[START]

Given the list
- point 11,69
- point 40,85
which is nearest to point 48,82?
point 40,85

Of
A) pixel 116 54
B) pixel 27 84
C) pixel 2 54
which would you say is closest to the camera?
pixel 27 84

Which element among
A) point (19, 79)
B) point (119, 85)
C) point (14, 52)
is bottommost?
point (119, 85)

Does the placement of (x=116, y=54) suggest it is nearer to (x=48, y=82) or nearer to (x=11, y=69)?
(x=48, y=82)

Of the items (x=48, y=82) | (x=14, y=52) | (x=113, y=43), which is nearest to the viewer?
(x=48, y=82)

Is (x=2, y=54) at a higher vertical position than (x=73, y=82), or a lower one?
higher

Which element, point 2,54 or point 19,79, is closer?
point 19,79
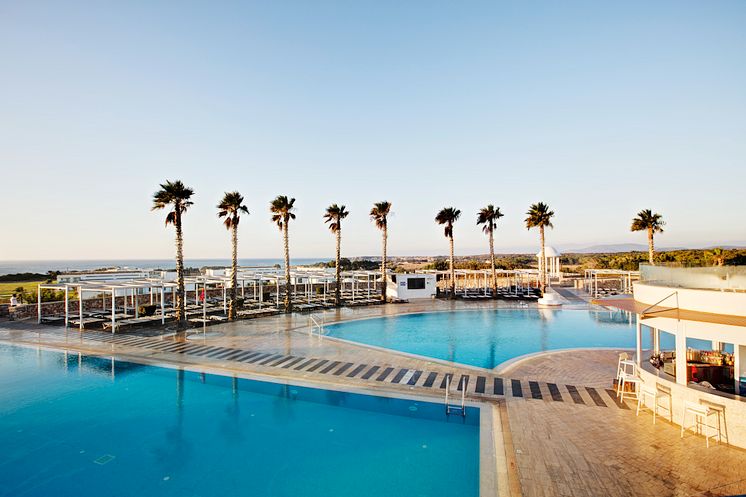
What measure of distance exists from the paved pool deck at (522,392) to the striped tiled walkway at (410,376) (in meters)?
0.04

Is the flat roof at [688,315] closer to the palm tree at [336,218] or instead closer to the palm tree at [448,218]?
the palm tree at [336,218]

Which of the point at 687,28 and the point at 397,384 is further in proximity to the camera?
the point at 687,28

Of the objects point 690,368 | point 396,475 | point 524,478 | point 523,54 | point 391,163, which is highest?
point 523,54

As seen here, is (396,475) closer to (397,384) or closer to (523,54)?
(397,384)

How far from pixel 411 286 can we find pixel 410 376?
23.9m

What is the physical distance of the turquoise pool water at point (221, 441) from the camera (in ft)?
22.3

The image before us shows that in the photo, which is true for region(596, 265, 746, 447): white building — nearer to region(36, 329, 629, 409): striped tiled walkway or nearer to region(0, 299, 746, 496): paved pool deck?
region(0, 299, 746, 496): paved pool deck

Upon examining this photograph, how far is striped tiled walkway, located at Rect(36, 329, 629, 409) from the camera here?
399 inches

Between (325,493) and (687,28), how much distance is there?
21.8m

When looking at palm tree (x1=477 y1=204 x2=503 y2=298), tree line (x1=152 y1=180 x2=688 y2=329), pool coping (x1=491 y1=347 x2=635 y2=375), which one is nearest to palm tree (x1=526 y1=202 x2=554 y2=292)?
tree line (x1=152 y1=180 x2=688 y2=329)

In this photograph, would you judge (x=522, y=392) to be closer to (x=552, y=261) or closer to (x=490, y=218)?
(x=490, y=218)

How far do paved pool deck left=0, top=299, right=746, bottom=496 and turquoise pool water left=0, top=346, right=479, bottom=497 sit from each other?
35.9 inches

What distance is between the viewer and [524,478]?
6121 mm

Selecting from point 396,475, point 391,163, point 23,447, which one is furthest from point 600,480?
point 391,163
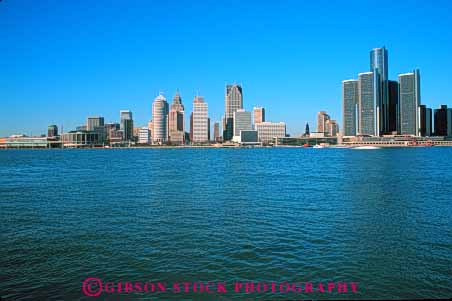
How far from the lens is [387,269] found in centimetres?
1504

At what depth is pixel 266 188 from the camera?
133 ft

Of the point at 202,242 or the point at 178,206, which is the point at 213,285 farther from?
the point at 178,206

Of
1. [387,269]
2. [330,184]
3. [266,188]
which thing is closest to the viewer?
[387,269]

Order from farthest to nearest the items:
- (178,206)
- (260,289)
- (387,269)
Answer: (178,206) < (387,269) < (260,289)

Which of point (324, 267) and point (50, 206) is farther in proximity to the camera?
point (50, 206)

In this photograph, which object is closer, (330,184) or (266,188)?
(266,188)

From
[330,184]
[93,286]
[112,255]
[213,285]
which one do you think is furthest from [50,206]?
[330,184]

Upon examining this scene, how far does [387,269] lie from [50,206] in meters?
25.5

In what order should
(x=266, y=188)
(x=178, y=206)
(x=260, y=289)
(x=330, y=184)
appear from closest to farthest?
(x=260, y=289)
(x=178, y=206)
(x=266, y=188)
(x=330, y=184)

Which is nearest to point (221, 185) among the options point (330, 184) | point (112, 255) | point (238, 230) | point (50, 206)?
point (330, 184)

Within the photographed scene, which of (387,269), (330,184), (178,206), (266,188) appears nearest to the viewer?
(387,269)

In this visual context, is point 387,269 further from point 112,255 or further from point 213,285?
point 112,255

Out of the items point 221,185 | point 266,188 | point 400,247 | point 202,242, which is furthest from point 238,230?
point 221,185

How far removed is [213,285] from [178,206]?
16054 mm
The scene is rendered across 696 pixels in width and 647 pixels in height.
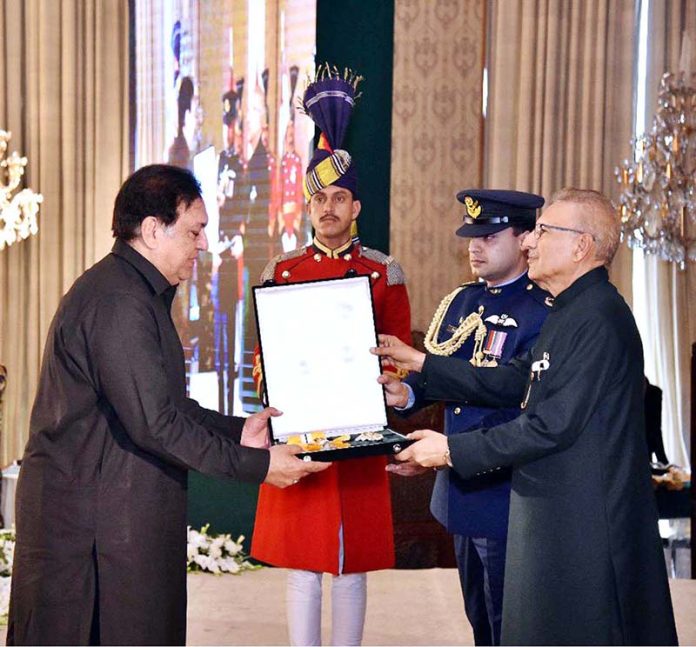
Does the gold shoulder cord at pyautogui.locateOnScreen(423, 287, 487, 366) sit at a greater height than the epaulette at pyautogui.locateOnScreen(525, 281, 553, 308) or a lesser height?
lesser

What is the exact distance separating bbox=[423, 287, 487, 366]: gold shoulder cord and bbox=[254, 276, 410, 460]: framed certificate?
0.27 meters

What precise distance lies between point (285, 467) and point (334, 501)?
0.62 m

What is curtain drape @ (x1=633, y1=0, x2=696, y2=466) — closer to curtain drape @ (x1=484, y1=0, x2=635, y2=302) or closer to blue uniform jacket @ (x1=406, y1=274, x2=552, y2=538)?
curtain drape @ (x1=484, y1=0, x2=635, y2=302)

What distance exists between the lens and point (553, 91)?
6086 mm

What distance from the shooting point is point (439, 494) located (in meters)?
3.00

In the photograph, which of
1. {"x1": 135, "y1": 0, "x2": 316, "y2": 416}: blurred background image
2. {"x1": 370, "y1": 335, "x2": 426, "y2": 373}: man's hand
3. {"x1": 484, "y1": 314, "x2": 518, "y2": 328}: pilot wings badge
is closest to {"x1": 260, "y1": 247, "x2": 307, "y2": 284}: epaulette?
{"x1": 370, "y1": 335, "x2": 426, "y2": 373}: man's hand

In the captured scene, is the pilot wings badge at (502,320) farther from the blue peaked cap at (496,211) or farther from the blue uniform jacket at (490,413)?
the blue peaked cap at (496,211)

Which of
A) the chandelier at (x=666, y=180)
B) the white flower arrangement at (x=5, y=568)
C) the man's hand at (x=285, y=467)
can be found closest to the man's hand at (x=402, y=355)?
the man's hand at (x=285, y=467)

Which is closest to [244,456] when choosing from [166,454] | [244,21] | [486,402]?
[166,454]

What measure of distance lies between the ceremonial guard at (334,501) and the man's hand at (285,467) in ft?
1.80

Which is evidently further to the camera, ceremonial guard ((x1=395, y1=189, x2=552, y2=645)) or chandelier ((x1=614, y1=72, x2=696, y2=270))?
chandelier ((x1=614, y1=72, x2=696, y2=270))

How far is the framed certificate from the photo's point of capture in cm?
285

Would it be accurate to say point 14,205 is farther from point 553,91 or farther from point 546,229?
point 546,229

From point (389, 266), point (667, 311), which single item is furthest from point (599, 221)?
point (667, 311)
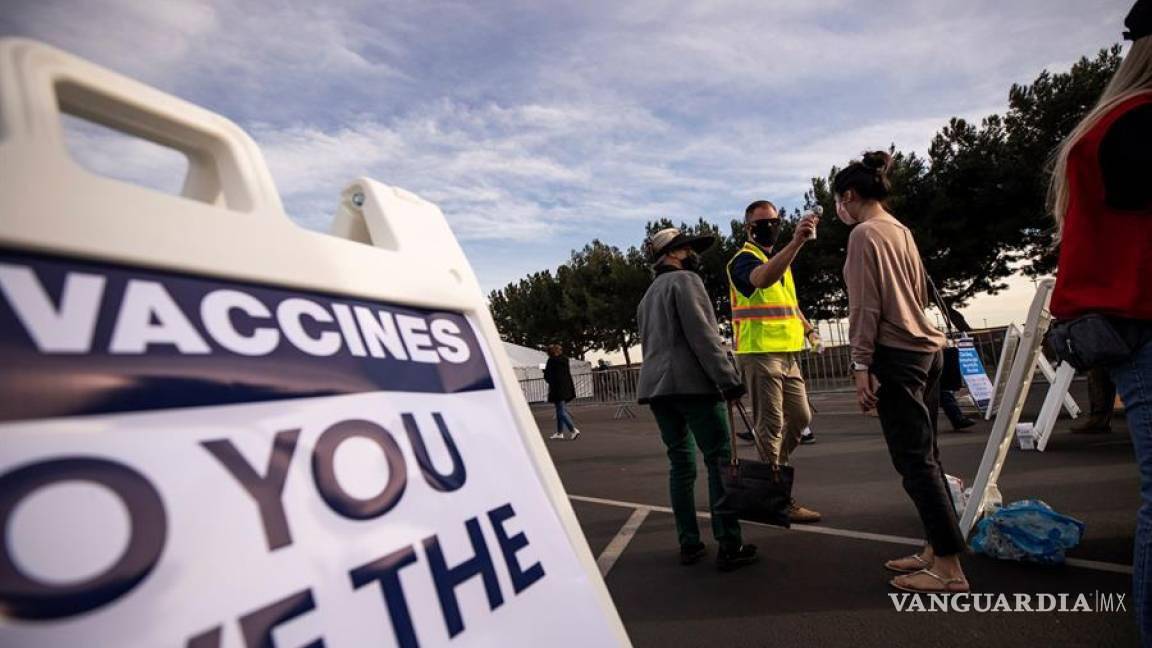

[END]

Given task: Find every line in the data that contains the word "element" and copy each one. Case counts.

Task solution:
Which element among
Which element, point 2,54 or point 19,79, is closer?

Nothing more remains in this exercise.